--- START Data for the task ---

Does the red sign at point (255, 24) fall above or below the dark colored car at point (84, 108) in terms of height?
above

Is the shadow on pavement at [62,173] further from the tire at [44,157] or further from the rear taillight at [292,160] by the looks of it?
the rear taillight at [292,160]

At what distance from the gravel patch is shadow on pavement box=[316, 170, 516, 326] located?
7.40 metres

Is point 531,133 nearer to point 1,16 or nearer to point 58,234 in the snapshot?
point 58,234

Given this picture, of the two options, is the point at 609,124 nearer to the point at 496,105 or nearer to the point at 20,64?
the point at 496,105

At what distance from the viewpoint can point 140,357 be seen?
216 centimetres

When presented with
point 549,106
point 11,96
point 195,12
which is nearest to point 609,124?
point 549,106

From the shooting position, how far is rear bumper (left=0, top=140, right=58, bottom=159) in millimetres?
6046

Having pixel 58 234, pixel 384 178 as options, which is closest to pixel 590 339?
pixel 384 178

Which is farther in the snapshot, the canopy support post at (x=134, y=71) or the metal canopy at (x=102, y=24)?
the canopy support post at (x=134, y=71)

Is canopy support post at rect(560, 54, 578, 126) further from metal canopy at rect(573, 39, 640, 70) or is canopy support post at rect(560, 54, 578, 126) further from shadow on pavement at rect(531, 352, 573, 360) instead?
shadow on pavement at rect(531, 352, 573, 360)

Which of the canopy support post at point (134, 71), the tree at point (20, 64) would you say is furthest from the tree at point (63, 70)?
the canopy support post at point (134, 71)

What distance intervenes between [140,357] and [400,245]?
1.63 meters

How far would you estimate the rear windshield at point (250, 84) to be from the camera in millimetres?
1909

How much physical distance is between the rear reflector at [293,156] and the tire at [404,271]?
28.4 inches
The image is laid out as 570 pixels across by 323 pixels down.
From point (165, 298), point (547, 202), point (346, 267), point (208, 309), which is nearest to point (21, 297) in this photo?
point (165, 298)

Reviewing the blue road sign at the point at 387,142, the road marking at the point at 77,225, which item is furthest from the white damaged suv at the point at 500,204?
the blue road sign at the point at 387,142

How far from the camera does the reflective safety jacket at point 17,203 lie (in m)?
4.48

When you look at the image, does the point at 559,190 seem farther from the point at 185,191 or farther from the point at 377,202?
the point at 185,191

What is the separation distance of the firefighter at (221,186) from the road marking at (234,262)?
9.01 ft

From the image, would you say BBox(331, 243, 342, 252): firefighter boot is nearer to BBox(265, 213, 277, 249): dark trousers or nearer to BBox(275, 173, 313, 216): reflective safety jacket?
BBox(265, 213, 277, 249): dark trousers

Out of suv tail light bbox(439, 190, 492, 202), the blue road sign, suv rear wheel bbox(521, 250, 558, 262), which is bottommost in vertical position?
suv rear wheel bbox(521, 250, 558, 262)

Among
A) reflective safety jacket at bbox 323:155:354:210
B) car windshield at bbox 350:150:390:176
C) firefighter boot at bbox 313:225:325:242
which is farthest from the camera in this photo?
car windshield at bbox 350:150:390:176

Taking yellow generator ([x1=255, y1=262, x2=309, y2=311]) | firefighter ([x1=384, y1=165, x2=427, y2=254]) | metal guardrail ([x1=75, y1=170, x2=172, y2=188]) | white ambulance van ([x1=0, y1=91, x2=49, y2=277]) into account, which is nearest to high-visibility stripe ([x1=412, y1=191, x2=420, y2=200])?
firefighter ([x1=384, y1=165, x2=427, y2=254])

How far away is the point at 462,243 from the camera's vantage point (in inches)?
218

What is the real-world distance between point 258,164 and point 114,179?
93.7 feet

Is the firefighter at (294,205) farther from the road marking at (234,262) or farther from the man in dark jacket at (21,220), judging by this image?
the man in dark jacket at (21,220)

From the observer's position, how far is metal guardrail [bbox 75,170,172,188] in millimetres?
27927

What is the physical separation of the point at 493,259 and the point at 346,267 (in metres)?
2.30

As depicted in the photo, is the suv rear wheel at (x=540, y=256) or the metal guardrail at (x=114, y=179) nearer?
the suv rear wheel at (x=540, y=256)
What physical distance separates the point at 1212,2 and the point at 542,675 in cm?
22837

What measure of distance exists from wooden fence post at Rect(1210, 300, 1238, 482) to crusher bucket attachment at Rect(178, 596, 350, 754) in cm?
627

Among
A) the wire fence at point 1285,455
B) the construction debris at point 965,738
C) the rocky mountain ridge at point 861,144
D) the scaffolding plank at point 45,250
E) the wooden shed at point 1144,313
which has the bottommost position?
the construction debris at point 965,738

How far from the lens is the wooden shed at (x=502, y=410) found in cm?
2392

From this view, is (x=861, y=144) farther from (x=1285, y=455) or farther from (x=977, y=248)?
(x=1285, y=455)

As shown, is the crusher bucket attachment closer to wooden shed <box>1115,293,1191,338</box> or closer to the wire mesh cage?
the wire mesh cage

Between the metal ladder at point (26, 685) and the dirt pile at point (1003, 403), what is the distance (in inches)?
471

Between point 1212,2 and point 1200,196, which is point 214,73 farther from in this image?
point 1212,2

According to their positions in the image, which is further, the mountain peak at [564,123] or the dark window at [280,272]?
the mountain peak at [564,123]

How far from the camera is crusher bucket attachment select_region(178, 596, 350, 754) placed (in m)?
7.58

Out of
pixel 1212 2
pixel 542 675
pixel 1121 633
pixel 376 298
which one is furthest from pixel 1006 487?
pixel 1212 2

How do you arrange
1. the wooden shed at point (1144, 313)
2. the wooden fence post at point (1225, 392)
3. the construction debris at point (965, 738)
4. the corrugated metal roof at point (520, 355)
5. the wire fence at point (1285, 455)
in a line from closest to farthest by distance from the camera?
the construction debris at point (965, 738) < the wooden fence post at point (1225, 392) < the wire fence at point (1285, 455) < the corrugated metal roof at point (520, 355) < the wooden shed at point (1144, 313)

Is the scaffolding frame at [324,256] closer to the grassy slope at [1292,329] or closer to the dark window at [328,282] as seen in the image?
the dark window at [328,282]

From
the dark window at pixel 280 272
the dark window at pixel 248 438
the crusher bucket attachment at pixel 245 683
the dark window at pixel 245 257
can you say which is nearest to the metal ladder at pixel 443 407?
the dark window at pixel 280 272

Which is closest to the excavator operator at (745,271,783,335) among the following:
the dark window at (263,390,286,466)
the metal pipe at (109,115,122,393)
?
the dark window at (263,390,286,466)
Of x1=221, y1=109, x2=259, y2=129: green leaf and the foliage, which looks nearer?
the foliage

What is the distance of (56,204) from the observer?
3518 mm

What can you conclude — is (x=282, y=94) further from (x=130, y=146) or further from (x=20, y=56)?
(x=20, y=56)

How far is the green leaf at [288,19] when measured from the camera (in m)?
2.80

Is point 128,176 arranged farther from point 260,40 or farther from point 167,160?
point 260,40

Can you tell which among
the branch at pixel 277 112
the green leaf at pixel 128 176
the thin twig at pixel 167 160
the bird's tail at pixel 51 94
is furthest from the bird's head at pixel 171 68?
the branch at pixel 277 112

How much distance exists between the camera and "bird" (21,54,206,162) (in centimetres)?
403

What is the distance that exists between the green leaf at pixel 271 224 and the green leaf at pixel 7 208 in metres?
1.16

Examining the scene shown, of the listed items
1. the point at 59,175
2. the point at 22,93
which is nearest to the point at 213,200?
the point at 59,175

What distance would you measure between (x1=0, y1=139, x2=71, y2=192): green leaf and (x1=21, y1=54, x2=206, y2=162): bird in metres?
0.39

--- END Data for the task ---

Can you reproduce all the material exactly?

Reply:
Does the red sign at point (255, 24) fall above or below the dark colored car at point (84, 108) in terms of height?
above

Is the shadow on pavement at [62,173] further from the tire at [44,157] or further from the rear taillight at [292,160] by the looks of it?
the rear taillight at [292,160]

At what distance from the gravel patch is shadow on pavement box=[316, 170, 516, 326] located?
7.40 metres

Is point 531,133 nearer to point 1,16 or nearer to point 58,234 in the snapshot?
point 58,234

Given this picture, of the two options, is the point at 609,124 nearer to the point at 496,105 or nearer to the point at 20,64?
the point at 496,105

At what distance from the viewpoint can point 140,357 be seen?
216 centimetres

When presented with
point 549,106
point 11,96
point 195,12
which is nearest to point 609,124?
point 549,106

From the shooting position, how far is rear bumper (left=0, top=140, right=58, bottom=159) in millimetres?
6046

Having pixel 58 234, pixel 384 178 as options, which is closest to pixel 590 339?
pixel 384 178

Which is farther in the snapshot, the canopy support post at (x=134, y=71) or the metal canopy at (x=102, y=24)?
the canopy support post at (x=134, y=71)

Is canopy support post at rect(560, 54, 578, 126) further from metal canopy at rect(573, 39, 640, 70) or is canopy support post at rect(560, 54, 578, 126) further from shadow on pavement at rect(531, 352, 573, 360) instead?
shadow on pavement at rect(531, 352, 573, 360)

Which of the canopy support post at point (134, 71), the tree at point (20, 64) would you say is furthest from the tree at point (63, 70)?
the canopy support post at point (134, 71)

What distance intervenes between [140,357] and [400,245]?
1.63 meters

How far would you estimate the rear windshield at point (250, 84) to be from the camera in millimetres?
1909

How much physical distance is between the rear reflector at [293,156] and the tire at [404,271]?
28.4 inches
The image is laid out as 570 pixels across by 323 pixels down.
From point (165, 298), point (547, 202), point (346, 267), point (208, 309), which is nearest to point (21, 297) in this photo?
point (165, 298)

Reviewing the blue road sign at the point at 387,142, the road marking at the point at 77,225, which item is furthest from the white damaged suv at the point at 500,204?
the blue road sign at the point at 387,142

How far from the camera does the reflective safety jacket at point 17,203 lie (in m)?
4.48

When you look at the image, does the point at 559,190 seem farther from the point at 185,191 or farther from the point at 377,202?
the point at 185,191

What is the separation distance of the firefighter at (221,186) from the road marking at (234,262)?
9.01 ft

From the image, would you say BBox(331, 243, 342, 252): firefighter boot is nearer to BBox(265, 213, 277, 249): dark trousers or nearer to BBox(275, 173, 313, 216): reflective safety jacket?
BBox(265, 213, 277, 249): dark trousers

Out of suv tail light bbox(439, 190, 492, 202), the blue road sign, suv rear wheel bbox(521, 250, 558, 262), which is bottommost in vertical position?
suv rear wheel bbox(521, 250, 558, 262)

Among
A) reflective safety jacket at bbox 323:155:354:210
B) car windshield at bbox 350:150:390:176
C) firefighter boot at bbox 313:225:325:242
which is farthest from the camera in this photo?
car windshield at bbox 350:150:390:176

Taking yellow generator ([x1=255, y1=262, x2=309, y2=311]) | firefighter ([x1=384, y1=165, x2=427, y2=254]) | metal guardrail ([x1=75, y1=170, x2=172, y2=188]) | white ambulance van ([x1=0, y1=91, x2=49, y2=277]) into account, which is nearest to high-visibility stripe ([x1=412, y1=191, x2=420, y2=200])?
firefighter ([x1=384, y1=165, x2=427, y2=254])

How far away is the point at 462,243 from the camera's vantage point (in inches)?
218

What is the real-world distance between point 258,164 and point 114,179?
93.7 feet

Is the firefighter at (294,205) farther from the road marking at (234,262) or farther from the man in dark jacket at (21,220), judging by this image?
the man in dark jacket at (21,220)

From the observer's position, how far is metal guardrail [bbox 75,170,172,188] in millimetres?
27927

What is the physical separation of the point at 493,259 and the point at 346,267 (in metres)?
2.30

As depicted in the photo, is the suv rear wheel at (x=540, y=256) or the metal guardrail at (x=114, y=179) nearer?
the suv rear wheel at (x=540, y=256)
What physical distance separates the point at 1212,2 and the point at 542,675 in cm?
22837

What measure of distance exists from wooden fence post at Rect(1210, 300, 1238, 482) to crusher bucket attachment at Rect(178, 596, 350, 754) in cm?
627

Among
A) the wire fence at point 1285,455
B) the construction debris at point 965,738
C) the rocky mountain ridge at point 861,144
D) the scaffolding plank at point 45,250
E) the wooden shed at point 1144,313
which has the bottommost position?
the construction debris at point 965,738

How far from the lens is the wooden shed at (x=502, y=410) found in cm?
2392

From this view, is (x=861, y=144) farther from (x=1285, y=455) or farther from (x=977, y=248)?
(x=1285, y=455)

As shown, is the crusher bucket attachment closer to wooden shed <box>1115,293,1191,338</box> or closer to the wire mesh cage?
the wire mesh cage

Between the metal ladder at point (26, 685) and the dirt pile at point (1003, 403), what is the distance (in inches)?
471

Between point 1212,2 and point 1200,196, which is point 214,73 farther from in this image?
point 1212,2

According to their positions in the image, which is further, the mountain peak at [564,123] or the dark window at [280,272]?
the mountain peak at [564,123]

How far from the camera is crusher bucket attachment select_region(178, 596, 350, 754) placed (in m)?
7.58

Out of
pixel 1212 2
pixel 542 675
pixel 1121 633
pixel 376 298
which one is furthest from pixel 1006 487?
pixel 1212 2

How do you arrange
1. the wooden shed at point (1144, 313)
2. the wooden fence post at point (1225, 392)
3. the construction debris at point (965, 738)
4. the corrugated metal roof at point (520, 355)
5. the wire fence at point (1285, 455)
in a line from closest to farthest by distance from the camera?
the construction debris at point (965, 738) < the wooden fence post at point (1225, 392) < the wire fence at point (1285, 455) < the corrugated metal roof at point (520, 355) < the wooden shed at point (1144, 313)

Is the scaffolding frame at [324,256] closer to the grassy slope at [1292,329] or closer to the dark window at [328,282] as seen in the image?
the dark window at [328,282]

From
the dark window at pixel 280 272
the dark window at pixel 248 438
the crusher bucket attachment at pixel 245 683
the dark window at pixel 245 257
can you say which is nearest to the metal ladder at pixel 443 407?
the dark window at pixel 280 272

Which is closest to the excavator operator at (745,271,783,335) among the following:
the dark window at (263,390,286,466)
the metal pipe at (109,115,122,393)
?
the dark window at (263,390,286,466)
Of x1=221, y1=109, x2=259, y2=129: green leaf and the foliage, which looks nearer?
the foliage

What is the distance of (56,204) from the observer?
3518 mm

What can you conclude — is (x=282, y=94) further from (x=130, y=146) or further from (x=20, y=56)?
(x=20, y=56)

How far is the green leaf at [288,19] when measured from the camera (in m)?
2.80

Is point 128,176 arranged farther from point 260,40 or farther from point 167,160?
point 260,40

Can you tell which among
the branch at pixel 277 112
the green leaf at pixel 128 176
the thin twig at pixel 167 160
the bird's tail at pixel 51 94
is furthest from the bird's head at pixel 171 68?
the branch at pixel 277 112

How much distance exists between the camera and "bird" (21,54,206,162) (in centimetres)?
403

What is the distance that exists between the green leaf at pixel 271 224 and the green leaf at pixel 7 208 in metres?
1.16

Examining the scene shown, of the listed items
1. the point at 59,175
2. the point at 22,93
which is nearest to the point at 213,200?
the point at 59,175

What distance would you measure between (x1=0, y1=139, x2=71, y2=192): green leaf and (x1=21, y1=54, x2=206, y2=162): bird in metres?
0.39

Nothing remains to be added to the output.